16 mar 2021

Comment le photographe Alain Keler sublime l’Amérique des Trente Glorieuses

En 1971, le Français Alain Keler veut devenir photographe. À 26 ans, il prend un aller simple pour New York et entame un riche voyage de deux ans sur le territoire américain, durant lequel le photojournaliste – qui a depuis obtenu le prix W. Eugene Smith en 1997– documente avec sensibilité sa première rencontre avec le nouveau monde. Retour sur ce parcours visuel, exposé à Paris jusqu’au 30 avril, par la Fisheye Gallery.

“Le week-end, le démon de la photographie reprenait le dessus et j’arpentais les rues et parcs de la ville à la recherche de photos à faire”, confie Alain Keler dans son journal. Nous sommes alors le dimanche 13 Juin 1971. Fraîchement débarqué à New York en avril de la même année “pour les beaux yeux d’une Américaine” rencontrée en Asie, le photographe encore amateur, âgé de 26 ans, lassé de son Auvergne natale, vient d’achever un tour du monde d’un peu plus d’un an et demi.
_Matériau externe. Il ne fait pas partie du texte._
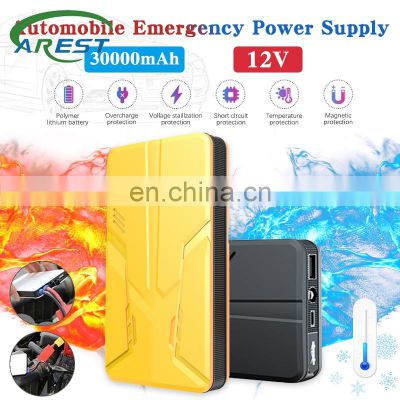 12V 30000mAh 2A Car Jump Starter Auto Supply Emergency Battery Flashlight Charger Battery Phone Power Bank Booster Accessories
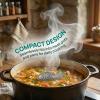 SOLUSTRE 2-Piece Reusable Cast-Iron Fish for Cooking view 4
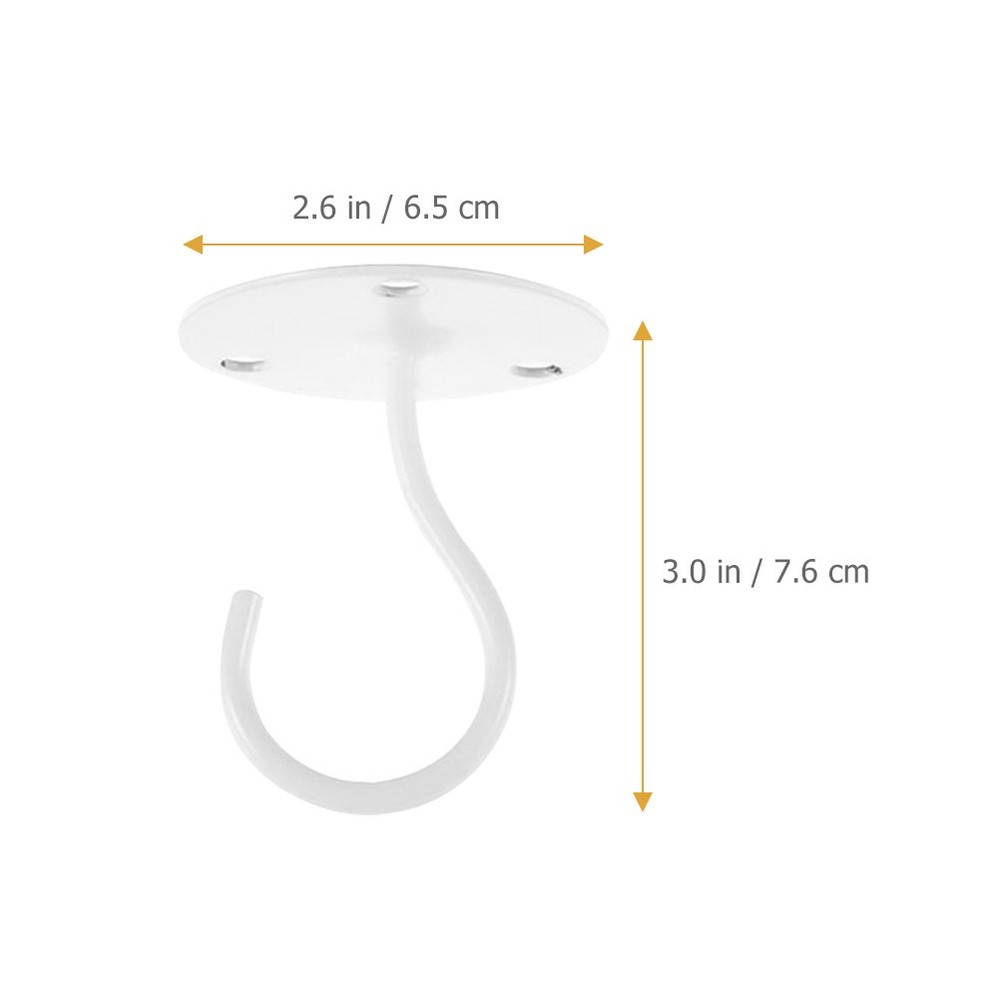 5 Pcs Iron Ceiling Hooks Durable Wall Fixing Hooks for Garage Garden Storage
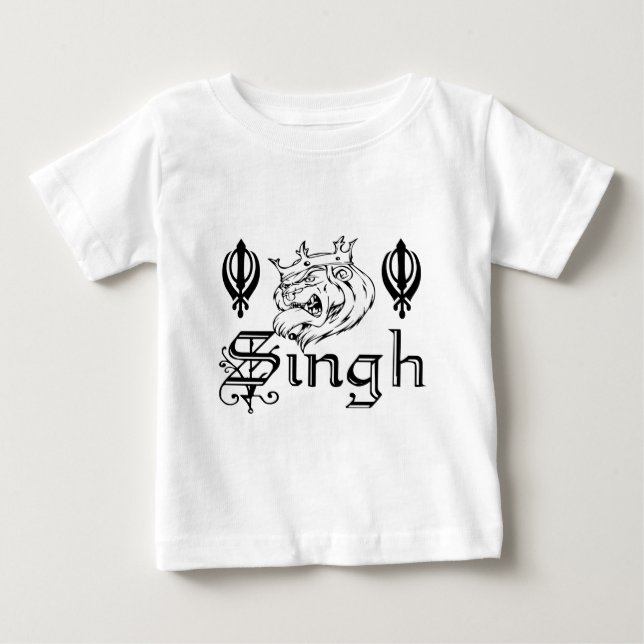 Camiseta De Bebé Mercancía sikh de Khanda Khalsa del Punjabi (Anverso)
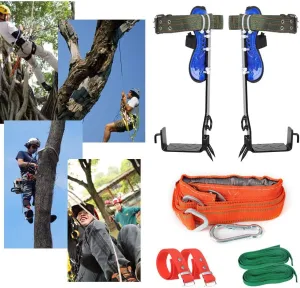 Tree Climbing Spikes, Stainless Steel Non-Slip Multifunction Pole Climbing Spikes Hook, Climbing Trees Tool for Hunting Observation Picking Fruit Advantage,2Claws-Set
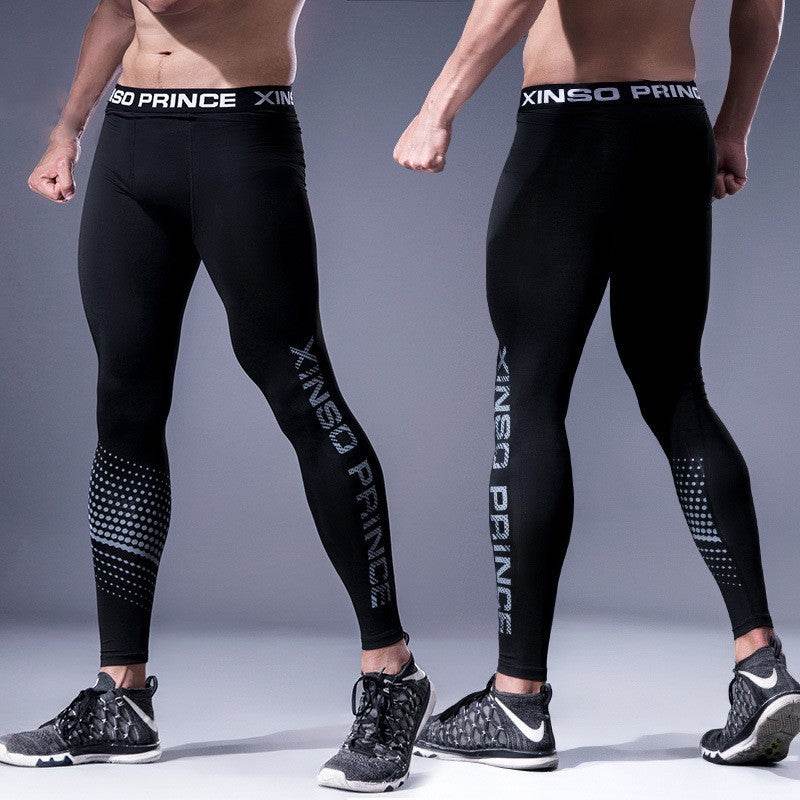 Men's High Elastic Sports Pants - Quick Dry Fitness Bottoms for Activewear - Buy Center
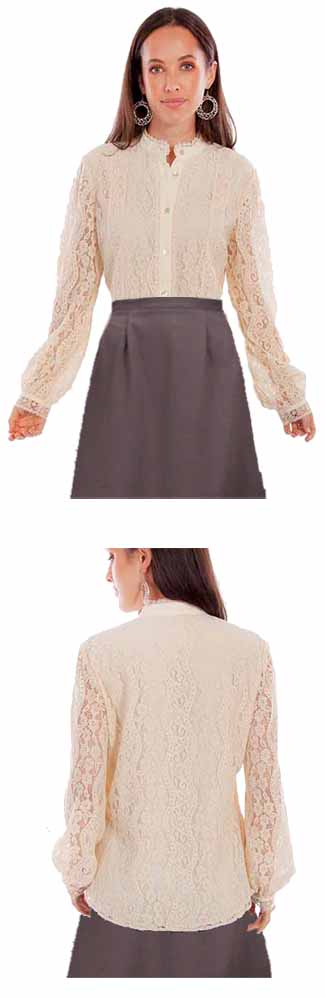 Evelyn Lace Blouse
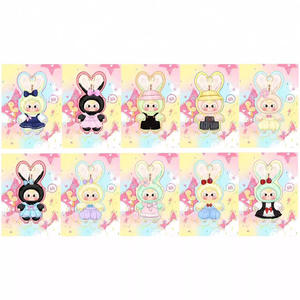 Pastel Macaron Sweet Bunny Baby Three Plush Mystery Blind Box Adorabile Bambola Personaggio da Collezione Giocattolo a Sorpresa Scala 1/6 <span class=keywords><strong>Film</strong></span> - Product Image 5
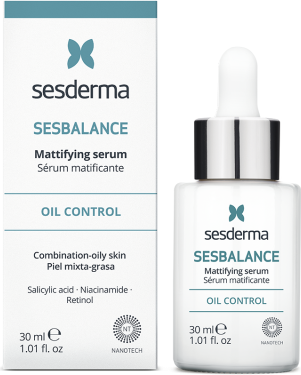 Сыворотка для лица Sesderma Sesbalance себорегулирующая с матирующим эффектом (30мл) -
Un attaché-case rempli de ses clichés sous le bras, il se présente dans le bureau de John G. Morris en espérant obtenir un poste de reporter photo. Si le directeur réputé de la photographie du New York Times n’est alors pas très convaincu par l’enthousiasme du jeune homme, il ne se sait pas qu’un quart de siècle plus tard, c’est lui-même qui le désignera lauréat du prestigieux prix W. Eugene Smith, récompensant chaque année les meilleurs photojournalistes – et qu’Alain Keler est l’un des deux seuls Français, avec Gilles Peress, à l’avoir obtenu.

 

Mais en 1971, le photographe français à l’aube de sa carrière enchaîne encore les petits boulots pour vivre, travaillant comme serveur dans des hôtels et des boîtes de nuit. Fasciné par New York et assoiffé d’images, il profite de son temps libre pour déambuler à hauteur de foule dans les rues de la ville. Inlassablement, il documente la vie des travailleurs new-yorkais en immortalisant des scènes de vie urbaines, avec son Leica 35mm acheté à l’aide de ses maigres économies. Inspiré par la working class d’une Amérique qui bascule lentement vers le creusement des inégalités sociales, il sublime la banalité du quotidien de millions d’Américains, capturant un vieil homme assoupi dans le métro, des commerciaux en costume attablés dans un diner engloutissant un burger en vitesse, ou encore un banc esseulé dans le parc du Bronx, derrière lequel on aperçoit poindre le haut de l’Empire State Building et des Tours Jumelles. S’il se prend de passion la Grosse Pomme, Alain Keler s’aventure aussi à Washington pendant les manifestations hippies – et visionnaires – contre la pollution en plein mandat de Richard Nixon, et capture les visages d’une foule engagée, unie par un combat commun. Les années du photographe passées sur la côte Est des États-Unis, de 1971 à 1973, posent les jalons de sa vision philanthrope de la photographie, lui qui place l’humain au cœur de sa pratique.

 

En mars 2020, le photographe de 74 ans, globe-trotter enfermé dans son appartement parisien, ne peut s’empêcher d’utiliser son heure quotidienne de promenade pour immortaliser la capitale confinée. Quand il n’est pas sur le Pont Neuf ou place de l’Opéra, il redécouvre des trésors de photographie oubliés au coin d’une valise : c’est ainsi qu’il met la main sur une quarantaine de planches-contact, souvenirs indélébiles de ce premier voyage aux États-Unis. Comme il aime à le dire sur son blog Tumblr, qui recense depuis 2011 son travail et l’accompagne d’anectodes et d’impressions écrites sur le vif, “la mémoire est photographie”. C’est justement ce corpus visuel minutieux, dépeignant l’Amérique de la fin des Trente Glorieuses au fil de dizaines de clichés en noir et blanc, qui habille en ce moment les cimaises de la Fisheye Gallery dans l’est parisien : le témoignage authentique et immersif d’un pays déjà, il y a tout juste 50 ans, empli de paradoxes.

 

« AMERICA » d’Alain Keler, du 11 mars au 30 avril à la Fisheye Gallery, Paris 10e.